Work instruction 1 => In the excerpt about Sveland, what is the only support given for the claim that the "hatred" is coordinated?
Work instruction 2 => Continue the essay criticizing Sveland from its last sentence.

Excerpt =>
Start of Block

That is clearly what Sveland is up to, when she writes that they can be held responsible for the ”anti-feminist movement”. In the imaginary world of Sveland, it is suspicious to have a society where a variety of opinions and ideas are expressed in public. One would think that there is no longer an open debate where opinions can not only stand in contrast to each other, but also confront each others, at times roughly, but always in a principled fashion. If one is critical towards feminism as it has developed – in its foundations or as overarching social ideology – one is labeled in the same way that Ström and Billing are targeted. In what sense the ”hatred” is supposedly ”coordinated” is not elaborated upon, apart from references to two bloggers who express similar opinions. That is not much of a social coordination. But it does sound as if an ideological tsunami had washed over the women of Sweden.
One topic that Sveland seems to completely ignore is the increasingly powerful polarization in Sweden and Europe, a polarization springing from the ideology of multiculturalism and from the economic, political and cultural frivolity that has dominated our countries for a long time. The polarization between people comes about when the former common moral and ethical platforms crumble. Multiculturalism implies by its definition a relativization (anything goes, anything fits), and in the wake of this follows suspicion, enmity, and eventually also open acts of violence, ranging from the individual level in the forms of abuse, rapes and robbery to a comprehensive collective level. But rather than analyzing this, Sveland plays her Breivik card. One can do that rightly if understanding that precisely the polarization created a monster like him. His furious and violent imaginary world is the result of a social order heading for its own destruction.

End of Block

Data =>
Start of Block

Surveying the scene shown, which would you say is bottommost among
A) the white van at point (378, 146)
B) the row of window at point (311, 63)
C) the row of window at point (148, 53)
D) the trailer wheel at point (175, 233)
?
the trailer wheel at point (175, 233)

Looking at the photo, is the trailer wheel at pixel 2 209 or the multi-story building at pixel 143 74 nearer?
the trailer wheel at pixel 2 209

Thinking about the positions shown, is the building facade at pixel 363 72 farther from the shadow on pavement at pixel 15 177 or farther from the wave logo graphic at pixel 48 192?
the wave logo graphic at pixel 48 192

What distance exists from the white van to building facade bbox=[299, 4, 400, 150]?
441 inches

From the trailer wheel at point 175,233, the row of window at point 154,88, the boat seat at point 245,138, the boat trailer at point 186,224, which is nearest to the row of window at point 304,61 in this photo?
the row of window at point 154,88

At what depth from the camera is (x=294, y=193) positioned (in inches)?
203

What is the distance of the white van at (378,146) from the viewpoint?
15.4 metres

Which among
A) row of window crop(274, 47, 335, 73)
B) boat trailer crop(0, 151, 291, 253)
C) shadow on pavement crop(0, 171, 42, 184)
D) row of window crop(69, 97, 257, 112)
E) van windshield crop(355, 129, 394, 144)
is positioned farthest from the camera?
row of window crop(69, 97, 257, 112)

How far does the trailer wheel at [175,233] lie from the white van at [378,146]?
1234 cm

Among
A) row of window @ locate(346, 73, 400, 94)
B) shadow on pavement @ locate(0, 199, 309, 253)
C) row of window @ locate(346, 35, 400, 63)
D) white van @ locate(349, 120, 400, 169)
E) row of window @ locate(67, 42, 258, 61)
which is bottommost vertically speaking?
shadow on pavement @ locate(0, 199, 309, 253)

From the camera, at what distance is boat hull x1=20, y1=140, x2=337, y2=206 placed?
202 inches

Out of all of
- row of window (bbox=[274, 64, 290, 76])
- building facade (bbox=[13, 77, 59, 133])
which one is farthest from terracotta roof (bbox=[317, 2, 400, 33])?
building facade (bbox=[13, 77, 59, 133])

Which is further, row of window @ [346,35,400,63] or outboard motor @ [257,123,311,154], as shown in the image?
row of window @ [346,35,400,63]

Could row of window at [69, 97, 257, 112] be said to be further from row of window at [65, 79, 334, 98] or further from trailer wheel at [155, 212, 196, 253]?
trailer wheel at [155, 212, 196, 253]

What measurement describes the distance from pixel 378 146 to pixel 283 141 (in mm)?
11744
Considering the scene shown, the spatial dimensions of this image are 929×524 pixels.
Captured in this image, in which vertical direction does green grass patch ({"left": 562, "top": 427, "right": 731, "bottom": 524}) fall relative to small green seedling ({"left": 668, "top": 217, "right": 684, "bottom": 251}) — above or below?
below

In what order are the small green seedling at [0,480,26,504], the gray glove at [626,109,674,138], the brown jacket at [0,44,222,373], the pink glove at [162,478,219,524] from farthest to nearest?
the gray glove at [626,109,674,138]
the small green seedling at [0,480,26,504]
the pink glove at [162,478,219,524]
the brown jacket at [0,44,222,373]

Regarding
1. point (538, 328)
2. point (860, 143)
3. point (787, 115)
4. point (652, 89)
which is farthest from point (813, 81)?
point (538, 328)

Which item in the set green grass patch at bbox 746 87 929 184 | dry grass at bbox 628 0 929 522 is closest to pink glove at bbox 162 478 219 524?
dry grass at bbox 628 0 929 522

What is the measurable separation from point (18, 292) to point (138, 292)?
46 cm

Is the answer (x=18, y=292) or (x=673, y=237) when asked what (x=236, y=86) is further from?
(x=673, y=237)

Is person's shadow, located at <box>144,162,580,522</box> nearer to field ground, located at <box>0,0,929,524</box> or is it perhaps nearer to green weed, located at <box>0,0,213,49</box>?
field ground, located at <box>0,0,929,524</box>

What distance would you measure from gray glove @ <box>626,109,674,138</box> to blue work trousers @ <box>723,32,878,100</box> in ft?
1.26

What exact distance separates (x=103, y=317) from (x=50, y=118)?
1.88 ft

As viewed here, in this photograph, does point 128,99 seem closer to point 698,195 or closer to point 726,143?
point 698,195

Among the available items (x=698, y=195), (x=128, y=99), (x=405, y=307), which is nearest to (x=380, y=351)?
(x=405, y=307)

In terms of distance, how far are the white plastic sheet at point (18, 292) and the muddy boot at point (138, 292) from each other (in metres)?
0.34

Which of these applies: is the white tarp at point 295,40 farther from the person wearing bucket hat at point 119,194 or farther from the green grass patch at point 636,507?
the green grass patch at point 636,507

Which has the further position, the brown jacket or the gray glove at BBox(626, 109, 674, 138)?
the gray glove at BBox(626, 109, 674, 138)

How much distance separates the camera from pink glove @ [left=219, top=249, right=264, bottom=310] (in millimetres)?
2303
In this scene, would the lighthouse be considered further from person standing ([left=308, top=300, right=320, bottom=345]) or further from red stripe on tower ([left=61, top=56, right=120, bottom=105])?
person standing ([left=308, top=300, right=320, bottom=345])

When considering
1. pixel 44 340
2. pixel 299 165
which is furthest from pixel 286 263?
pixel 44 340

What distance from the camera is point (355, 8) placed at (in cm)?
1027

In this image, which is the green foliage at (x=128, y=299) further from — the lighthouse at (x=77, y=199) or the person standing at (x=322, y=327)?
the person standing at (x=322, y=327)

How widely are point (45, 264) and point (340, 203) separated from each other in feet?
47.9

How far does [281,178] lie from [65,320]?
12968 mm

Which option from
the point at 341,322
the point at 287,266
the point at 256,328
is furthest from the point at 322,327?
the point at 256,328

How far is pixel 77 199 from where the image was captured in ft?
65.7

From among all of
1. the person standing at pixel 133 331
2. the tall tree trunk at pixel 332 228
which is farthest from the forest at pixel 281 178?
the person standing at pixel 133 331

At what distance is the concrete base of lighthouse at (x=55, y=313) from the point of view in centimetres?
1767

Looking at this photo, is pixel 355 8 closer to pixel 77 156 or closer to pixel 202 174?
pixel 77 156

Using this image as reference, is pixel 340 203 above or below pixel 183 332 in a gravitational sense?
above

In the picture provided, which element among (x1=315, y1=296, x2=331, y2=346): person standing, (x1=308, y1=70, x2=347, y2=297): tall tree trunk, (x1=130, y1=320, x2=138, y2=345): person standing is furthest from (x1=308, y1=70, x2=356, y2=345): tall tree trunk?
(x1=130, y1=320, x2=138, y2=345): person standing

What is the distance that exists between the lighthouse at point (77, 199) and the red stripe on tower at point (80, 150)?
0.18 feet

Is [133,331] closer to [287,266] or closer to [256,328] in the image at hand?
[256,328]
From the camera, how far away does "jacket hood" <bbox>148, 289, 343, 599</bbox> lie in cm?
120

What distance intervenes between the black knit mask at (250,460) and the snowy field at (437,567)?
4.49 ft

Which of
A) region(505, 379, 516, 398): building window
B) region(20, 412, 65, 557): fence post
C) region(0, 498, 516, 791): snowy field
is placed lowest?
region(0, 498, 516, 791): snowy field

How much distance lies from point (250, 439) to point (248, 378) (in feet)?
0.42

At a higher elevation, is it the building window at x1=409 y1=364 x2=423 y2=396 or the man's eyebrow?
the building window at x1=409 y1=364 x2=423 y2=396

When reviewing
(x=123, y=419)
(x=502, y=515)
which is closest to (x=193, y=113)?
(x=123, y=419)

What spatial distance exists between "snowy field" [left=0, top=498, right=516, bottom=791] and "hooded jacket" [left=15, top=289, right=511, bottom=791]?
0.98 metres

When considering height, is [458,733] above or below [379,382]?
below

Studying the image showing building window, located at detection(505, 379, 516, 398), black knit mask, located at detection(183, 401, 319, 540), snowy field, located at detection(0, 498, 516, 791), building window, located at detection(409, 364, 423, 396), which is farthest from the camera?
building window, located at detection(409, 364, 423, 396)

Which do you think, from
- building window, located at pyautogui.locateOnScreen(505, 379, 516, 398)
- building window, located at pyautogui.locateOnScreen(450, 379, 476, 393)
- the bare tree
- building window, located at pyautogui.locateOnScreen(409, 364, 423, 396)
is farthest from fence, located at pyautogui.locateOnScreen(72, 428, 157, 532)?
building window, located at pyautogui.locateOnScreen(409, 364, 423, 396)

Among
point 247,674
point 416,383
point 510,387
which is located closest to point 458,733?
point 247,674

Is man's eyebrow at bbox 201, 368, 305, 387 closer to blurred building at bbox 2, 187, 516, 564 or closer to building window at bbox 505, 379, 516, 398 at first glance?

End of Block

Your response 1 => References to two bloggers who express similar opinions.

Your response 2 =>
It will not do to talk about offended white men, or casting aspersions at the fathers’ movement, which in its turn is also a result of at social and biological warfare, where the family is made the primary enemy and the divorce culture hailed as the highest norm. The fathers are thrown on the garbage dump in that process. Fathers are automatically considered enemies to the feminist-raised mother and her children. The contempt shown by Sveland towards fathers desiring a life with their children is unmistakable.
”Racism and anti-feminism – a love story” is a chapter heading towards the end of the book. It actually says everything we need to know. To even discuss mass immigration and its consequences is a taboo. Sveland takes issue with a report written by Bert Sundström in Borlänge. As Sundström is soft-spoken, almost surprised by the transformation of his birth town, Sveland becomes the one who has to stir the witches’ brew. This is the proof: Men who hate women are also “racists”. If one as much as indicates to an observer that something wrong in the development in Swedish society, one is immediately swept into that corner. The Sveland book is an example of political literature at its rudest, and mostly works as a self-fulfilling prophecy. You can expect to see this book praised in the culture section of newspapers and on television couches, by a corps of sham intellectuals responding in unison.